Acaba yine içimde nasıl oyuklar açacak diye başladığım bir Tarık Tufan romanı. Ve tabi ki bu sefer de şaşırtmadı. Birbirinden bağımsız karakterlerin hayatlarının iç içe geçmesiyle yaşanan olayların anlatımını görüyoruz kitapta. Şeyh babasının ölümü ile isimsiz kahramanımızı üç dervişin  ziyaret etmesiyle başlıyor hikaye. Aynı gün içerisinde düğün salonunda çalışan eski arkadaşı Rüstem'in düğünden kaçırdığı gelin ile evine gelmesi işlerin karmaşık hal almasının başlangıcı oluyor. Geçmiş ve günümüz arasında gidip gelmelerle karakterler birbirine bağlanıyor. Üniversiteye başladığı yıl isimsiz kahramanımız annesini kaybediyor. Okulun dergisini çıkaran Eda, bir gün yanına gelerek annesinin ölümü hakkında hissettiklerini anlatan bir yazı yazmasını rica ediyor. Yazarın anne betimlemelerinin oyukların en derini olduğunu söylemeden geçemeyeceğim. Annesinin ölümü sebebiyle tanıştığı Eda'ya gönlünü kaptırıyor. Eda'dan önceki bütün hayatını yok sayıyor ve babasının yanından ayrılıyor. Ayrı eve çıkıyor, farklı işlere girip çıkıyor, alışkanlıklarını değiştiriyor. Eda ise başka birine aşık. Kendisi nasıl Eda'ya aşıksa, Eda da aynı şekilde Savaş'a aşık. Kitapta en çok kızdığım karakter Eda sanırım. Hem çok kızıp hem de en çok anladığım karakter de diyebilirim. Hep iyiyi görmeye çalışıyor ama kaybeden hep kendisi oluyor. Gelelim kitapta en çok sevdiğim karakter olan Baki Semih'e. Baki Semih dergahtaki dervişlerden biri ve gerçek adı Ayhan. Geçmişinde çok zengin ve bohem bir hayat yaşayan karakterimiz aşk yüzünden hayatın sillesini yedikten sonra kendini dergaha kapatıyor. Şeyhin kendisine verdiği Baki Semih adını kullanmaya başllyor. Herkesin hayatında bir Baki Semih olmalı dediğimiz bir karakter. Nasıl oluyorsa isimsiz kahramanımızın her zor anında yanında ve onu her türlü çıkmaz sokaktan kurtarıyor. Adeta onun gölgesi oluyor. Aslında isimsiz kahraman ile Baki Semih'in hayatlarının birbirine ne kadar çok benzediğini kitabın sonuna doğru anlıyoruz. Aşk, Allah aşkı, sevap-günah, hakikat-yalan, gerçeklik- rüya gibi konuların hep birlikte işlendiği bu kitap Tarık Tufan serisinin olduğu rafta özenle yerini aldı. İnsan aşık olduğu zaman gözünün gördüğüne inanmıyor maalesef. Bu kadın için de erkek için de aynı.. (Neslihan C.)

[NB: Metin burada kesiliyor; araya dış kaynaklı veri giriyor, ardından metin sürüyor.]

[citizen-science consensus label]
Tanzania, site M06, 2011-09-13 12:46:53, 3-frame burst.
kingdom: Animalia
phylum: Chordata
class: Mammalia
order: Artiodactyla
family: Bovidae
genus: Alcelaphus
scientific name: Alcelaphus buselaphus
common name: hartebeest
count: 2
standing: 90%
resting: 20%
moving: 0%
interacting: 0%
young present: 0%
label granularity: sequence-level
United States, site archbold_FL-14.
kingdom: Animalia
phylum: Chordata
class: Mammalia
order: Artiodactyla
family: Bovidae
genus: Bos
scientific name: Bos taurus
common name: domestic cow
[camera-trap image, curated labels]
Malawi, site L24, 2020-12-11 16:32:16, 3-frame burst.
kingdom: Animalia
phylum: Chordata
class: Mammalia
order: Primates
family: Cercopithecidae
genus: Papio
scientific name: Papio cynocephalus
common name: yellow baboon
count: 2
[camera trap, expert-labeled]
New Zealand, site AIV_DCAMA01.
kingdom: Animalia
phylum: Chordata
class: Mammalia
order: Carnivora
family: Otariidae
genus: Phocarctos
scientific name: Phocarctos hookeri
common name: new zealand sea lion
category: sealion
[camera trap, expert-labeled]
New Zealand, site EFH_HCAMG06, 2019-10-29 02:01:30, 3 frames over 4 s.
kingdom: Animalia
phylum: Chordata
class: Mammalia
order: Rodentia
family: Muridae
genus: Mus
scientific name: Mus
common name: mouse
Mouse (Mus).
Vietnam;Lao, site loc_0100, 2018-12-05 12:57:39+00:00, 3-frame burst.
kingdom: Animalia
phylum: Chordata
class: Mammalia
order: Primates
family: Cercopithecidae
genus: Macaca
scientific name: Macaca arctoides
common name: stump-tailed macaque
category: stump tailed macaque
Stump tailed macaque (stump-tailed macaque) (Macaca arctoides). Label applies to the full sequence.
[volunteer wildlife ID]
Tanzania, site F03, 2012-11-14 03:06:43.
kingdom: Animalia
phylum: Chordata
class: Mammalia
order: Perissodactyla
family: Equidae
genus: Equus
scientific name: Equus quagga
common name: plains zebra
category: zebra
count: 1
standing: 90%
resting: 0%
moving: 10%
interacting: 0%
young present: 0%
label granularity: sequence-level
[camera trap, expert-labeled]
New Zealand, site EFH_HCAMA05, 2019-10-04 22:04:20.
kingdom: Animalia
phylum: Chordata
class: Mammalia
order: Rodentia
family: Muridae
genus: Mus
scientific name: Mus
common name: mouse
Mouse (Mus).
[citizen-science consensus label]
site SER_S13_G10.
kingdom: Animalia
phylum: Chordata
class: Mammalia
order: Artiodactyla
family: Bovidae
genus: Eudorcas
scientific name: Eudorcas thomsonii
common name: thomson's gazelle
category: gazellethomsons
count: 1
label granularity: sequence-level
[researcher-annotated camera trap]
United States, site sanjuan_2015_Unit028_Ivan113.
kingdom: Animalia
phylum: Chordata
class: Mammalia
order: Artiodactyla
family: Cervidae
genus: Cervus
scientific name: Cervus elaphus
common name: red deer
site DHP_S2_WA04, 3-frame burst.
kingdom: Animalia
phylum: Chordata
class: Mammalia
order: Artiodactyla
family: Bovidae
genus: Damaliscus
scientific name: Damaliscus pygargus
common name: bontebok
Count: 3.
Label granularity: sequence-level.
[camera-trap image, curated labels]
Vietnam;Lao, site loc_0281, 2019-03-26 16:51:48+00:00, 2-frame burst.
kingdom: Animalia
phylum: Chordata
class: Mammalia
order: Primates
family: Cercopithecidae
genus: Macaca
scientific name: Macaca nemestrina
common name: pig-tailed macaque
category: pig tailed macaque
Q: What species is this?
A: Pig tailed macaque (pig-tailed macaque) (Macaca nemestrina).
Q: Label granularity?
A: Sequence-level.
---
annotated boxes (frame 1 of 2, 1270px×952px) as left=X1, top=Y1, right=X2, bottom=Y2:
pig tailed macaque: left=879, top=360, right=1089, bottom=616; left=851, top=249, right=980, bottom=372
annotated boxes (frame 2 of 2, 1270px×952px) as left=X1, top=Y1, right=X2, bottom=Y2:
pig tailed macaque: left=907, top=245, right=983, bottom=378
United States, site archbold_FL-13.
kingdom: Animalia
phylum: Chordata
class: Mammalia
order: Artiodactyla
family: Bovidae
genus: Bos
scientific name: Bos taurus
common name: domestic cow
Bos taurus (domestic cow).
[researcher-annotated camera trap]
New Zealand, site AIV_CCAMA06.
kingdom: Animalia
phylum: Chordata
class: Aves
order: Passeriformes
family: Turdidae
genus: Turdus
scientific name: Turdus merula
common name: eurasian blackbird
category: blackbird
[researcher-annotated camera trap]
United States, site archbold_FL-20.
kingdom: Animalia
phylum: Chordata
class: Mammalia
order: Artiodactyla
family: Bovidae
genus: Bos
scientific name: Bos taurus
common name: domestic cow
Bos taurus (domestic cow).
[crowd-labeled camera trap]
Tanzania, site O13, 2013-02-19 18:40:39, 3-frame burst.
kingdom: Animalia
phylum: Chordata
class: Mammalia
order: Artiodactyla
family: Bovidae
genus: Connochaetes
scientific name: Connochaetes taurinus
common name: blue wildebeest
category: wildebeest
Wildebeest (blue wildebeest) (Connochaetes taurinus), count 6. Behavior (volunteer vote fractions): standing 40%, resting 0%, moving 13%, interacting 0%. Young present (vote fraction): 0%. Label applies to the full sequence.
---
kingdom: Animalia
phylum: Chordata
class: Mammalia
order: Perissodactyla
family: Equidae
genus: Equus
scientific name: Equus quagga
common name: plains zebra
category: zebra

Kitabın Yazarı Tarık Tufan Kimdir?

Tarık Tufan 5 Haziran 1973 yılında İstanbul'da doğdu. Kabataş Erkek Lisesi ve İstanbul Üniversitesi Felsefe Bölümünü bitirdi. Marmara Üniversitesi Ortadoğu ve İslam Ülkeleri Enstitüsü Sosyoloji Bölümünde yüksek lisans eğitimini tamamladı. Çeşitli gazete ve dergilerde yazıları yayınlanmakta ve bazı televizyon kanallarında edebiyat-sohbet türünde programlar sunmaktadır. Yayımlanmış beş adet kitabının yanı sıra Uzak İhtimal ve Yozgat Blues filmlerinin senaristlerindendir.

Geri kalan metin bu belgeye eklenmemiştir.